The MJ network of the 64 O2-M122 samples was generated and is presented in Fig. 3. Two clusters were clearly separated within the network. We did not test our samples deeper than sub-haplogroup O2-M122 because of a lack of downstream SNPs; however, we included some individuals in the analysis with known O2-M122 haplotypes that were taken from the data published by Kim et al. (2011). Based on the relevant network, we identified the clusters as subgroups O2* and O2a. The founder haplotype of the sub-haplogroup O2* was shared by 9 samples (1 Yong, 3 Skaw, 4 Pwo, and 1 Padong), which were almost exclusively restricted to the Sino-Tibetan linguistic group. The founder haplotype of the sub-haplogroup O2a was a Yong male. Interestingly, all derived haplotypes were derived from the Yong samples, except for one Shan and two Skaw males. For this network, we chose a median node that was present in the centre of the network (arrow 2 in Fig. 3) as the ancestral haplotype for TMRCA calculations, although there was no sample at this node. The age of the accumulated STR variations within the O2-M122 lineage for 64 samples was estimated to be 27,059 ± 6735 ybp, while the TMRCAs for the sub-haplogroups O2* and O2a were 26,000 ± 8225 ybp and 31,213 ± 7672 ybp, respectively.

Fig. 3
figure 3

Median-Joining Network (MJ) of 64 O2-M122 haplotypes. The circle sizes are proportional to the haplotype frequencies. The smallest area is equivalent to one individual. (Arrow 1: O2* founder haplotype; Arrow 2: ancestral haplotype; Arrow 3: O2a founder haplotype)

Genetic relationship

Fst-genetic distances and p values based on haplogroup frequencies among 27 populations were calculated as is shown in the Online Resource 1 (ESM_1) and presented as an MDS plot (Fig. 4). The MDS plot revealed that the Yong people were closely related to the Tai-Kadai and Austroasiatic speaking populations, especially those of the Lawa2, Shan2 and Zhuang people. In general, populations who belonged to the Tai-Kadai, Austroasiatic and Sino-Tibetan linguistic groups were clustered together on the right side of the plot, while the Altaic speaking populations were differentiated from this group on the top of the MDS plot. Significant p values of Fst-genetic distances between each pair of Altaic populations were also reflected in the genetic heterogeneity within this group. The Lawa3 people of Chiang Mai Province in Northern Thailand was considered an outlier as they were determined to be extremely different from the others, which reflected their unique genetic structure. The influence of the genetic drift within this Lawa people had been reported previously (Kutanan et al. 2011a).

Fig. 4
figure 4

Multidimensional scaling (MDS) plot constructed based on the Fst genetic distances of the Y haplogroup frequencies of 27 populations compared. (Stress = 0.163). Symbols represent their languages as followings: black circles: Tai-Kadai, blue cubes: Austroasiatic, red triangles: Sino-Tibetan, green triangles: Altaic (color figure online)

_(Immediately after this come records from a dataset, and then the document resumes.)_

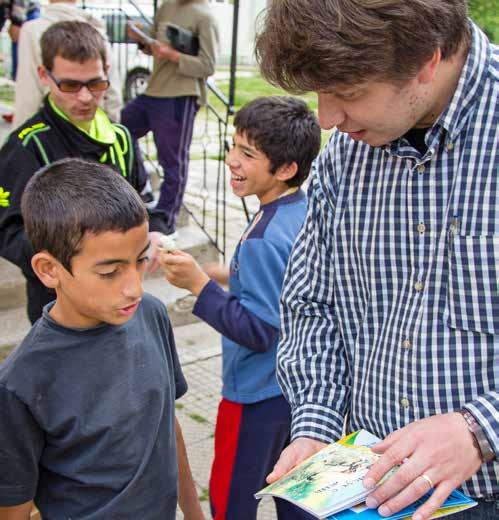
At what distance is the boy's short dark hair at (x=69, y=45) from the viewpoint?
120 inches

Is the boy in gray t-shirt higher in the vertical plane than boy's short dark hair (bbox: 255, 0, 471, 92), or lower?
lower

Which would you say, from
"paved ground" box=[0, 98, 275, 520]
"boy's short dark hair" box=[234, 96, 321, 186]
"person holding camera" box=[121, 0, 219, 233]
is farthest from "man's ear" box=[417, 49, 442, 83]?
"person holding camera" box=[121, 0, 219, 233]

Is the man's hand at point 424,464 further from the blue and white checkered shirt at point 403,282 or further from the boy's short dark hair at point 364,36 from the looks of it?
the boy's short dark hair at point 364,36

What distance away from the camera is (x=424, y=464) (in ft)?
4.53

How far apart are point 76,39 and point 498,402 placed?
7.69ft

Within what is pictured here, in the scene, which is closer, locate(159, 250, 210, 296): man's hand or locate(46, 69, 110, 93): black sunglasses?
locate(159, 250, 210, 296): man's hand

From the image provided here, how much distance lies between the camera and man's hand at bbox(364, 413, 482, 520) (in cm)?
138

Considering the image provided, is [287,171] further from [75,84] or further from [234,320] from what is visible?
[75,84]

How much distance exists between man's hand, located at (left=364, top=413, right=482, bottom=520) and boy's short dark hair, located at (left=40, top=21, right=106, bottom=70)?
88.6 inches

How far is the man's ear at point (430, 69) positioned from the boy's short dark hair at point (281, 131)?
1.39 m

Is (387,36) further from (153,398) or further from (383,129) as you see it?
(153,398)

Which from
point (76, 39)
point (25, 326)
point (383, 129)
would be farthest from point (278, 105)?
point (25, 326)

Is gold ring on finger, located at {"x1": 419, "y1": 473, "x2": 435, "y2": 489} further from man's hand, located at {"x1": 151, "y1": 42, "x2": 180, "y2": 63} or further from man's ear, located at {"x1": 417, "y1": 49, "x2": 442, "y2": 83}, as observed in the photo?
man's hand, located at {"x1": 151, "y1": 42, "x2": 180, "y2": 63}

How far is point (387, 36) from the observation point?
1412 mm
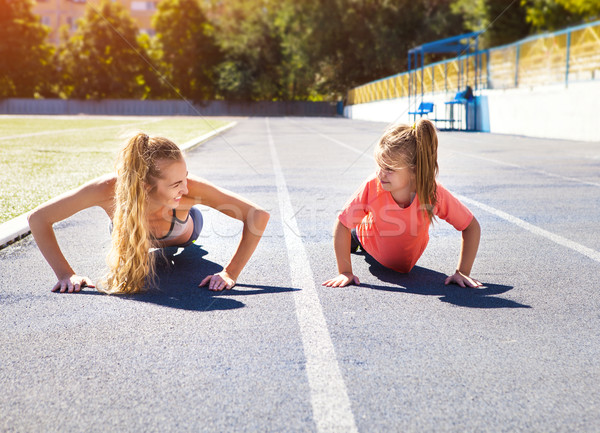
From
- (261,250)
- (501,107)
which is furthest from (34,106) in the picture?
(261,250)

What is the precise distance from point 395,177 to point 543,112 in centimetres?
2063

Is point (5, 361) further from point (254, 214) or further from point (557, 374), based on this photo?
point (557, 374)

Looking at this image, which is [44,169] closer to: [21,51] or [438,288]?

We also constructed non-metric MDS analysis based on Y-chromosomal haplotypes that consisted of 23 STR loci that were available from 23 populations (http://www.yhrd.org). As shown in Fig. 5, the Yong were closely related to most of the Tai-Kadai speaking populations, which were concentrated in the centre of the plot. The non-significant Rst-genetic distances between the Yong and the Northern Thai, Shan, and Zhuang populations (Online Resource 2, ESM_2) were in correspondence with the MDS genetic affinity. Some Sino-Tibetan and Hmong-Mien populations exhibited close relationships to the Tai-Kadai group as they were scattered around and they appeared an outlier of Tai-Kadai cluster. Two studied Austroasiatic populations, Lawa and Lua, displayed highly divergent positions from the other populations as they exhibited significant genetic differences.

Fig. 5
figure 5

Multidimensional scaling (MDS) plot constructed based on the Rst-genetic distances of 23 STRs-based Y haplotype frequencies of 23 populations compared (Stress = 0.24). Symbols represent their languages as followings: black circles: Tai-Kadai, blue cubes: Austroasiatic, red triangles: Sino-Tibetan, green triangles: Altaic, purple diamonds: Hmong-Mien (color figure online)

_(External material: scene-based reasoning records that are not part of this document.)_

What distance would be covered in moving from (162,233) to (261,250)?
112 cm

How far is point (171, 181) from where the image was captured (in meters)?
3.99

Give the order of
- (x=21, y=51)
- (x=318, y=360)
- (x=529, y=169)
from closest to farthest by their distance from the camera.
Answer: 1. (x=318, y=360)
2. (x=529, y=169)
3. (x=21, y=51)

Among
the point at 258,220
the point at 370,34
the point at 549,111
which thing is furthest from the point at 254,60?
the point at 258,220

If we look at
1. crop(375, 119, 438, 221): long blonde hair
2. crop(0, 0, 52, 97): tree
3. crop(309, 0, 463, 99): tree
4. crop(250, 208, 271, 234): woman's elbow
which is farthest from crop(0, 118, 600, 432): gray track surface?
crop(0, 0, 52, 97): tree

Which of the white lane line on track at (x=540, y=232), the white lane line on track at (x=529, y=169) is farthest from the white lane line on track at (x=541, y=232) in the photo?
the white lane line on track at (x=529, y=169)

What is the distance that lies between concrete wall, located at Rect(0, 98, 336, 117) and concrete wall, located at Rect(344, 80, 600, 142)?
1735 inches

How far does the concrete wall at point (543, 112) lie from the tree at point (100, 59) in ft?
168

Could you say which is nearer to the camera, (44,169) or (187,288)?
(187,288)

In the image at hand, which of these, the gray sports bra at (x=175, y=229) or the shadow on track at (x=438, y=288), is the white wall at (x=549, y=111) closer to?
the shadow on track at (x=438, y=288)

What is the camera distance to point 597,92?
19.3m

The hierarchical genetic structure of the studied populations was investigated by AMOVA. When all samples were combined, 90.16% of the genetic variations were found within the populations, whereas 9.84% of the variations were present among them. The genetic variations between populations belonged to the Tai-Kadai linguistic family (0.42%) was smaller than those of the Austroasiatic (24.20%) or Sino-Tibetan (2.12%) people. The proportion of genetic variations attributed to the differences among three groups amounted to 7.40% and was considered significant (p < 0.01) (Table 3).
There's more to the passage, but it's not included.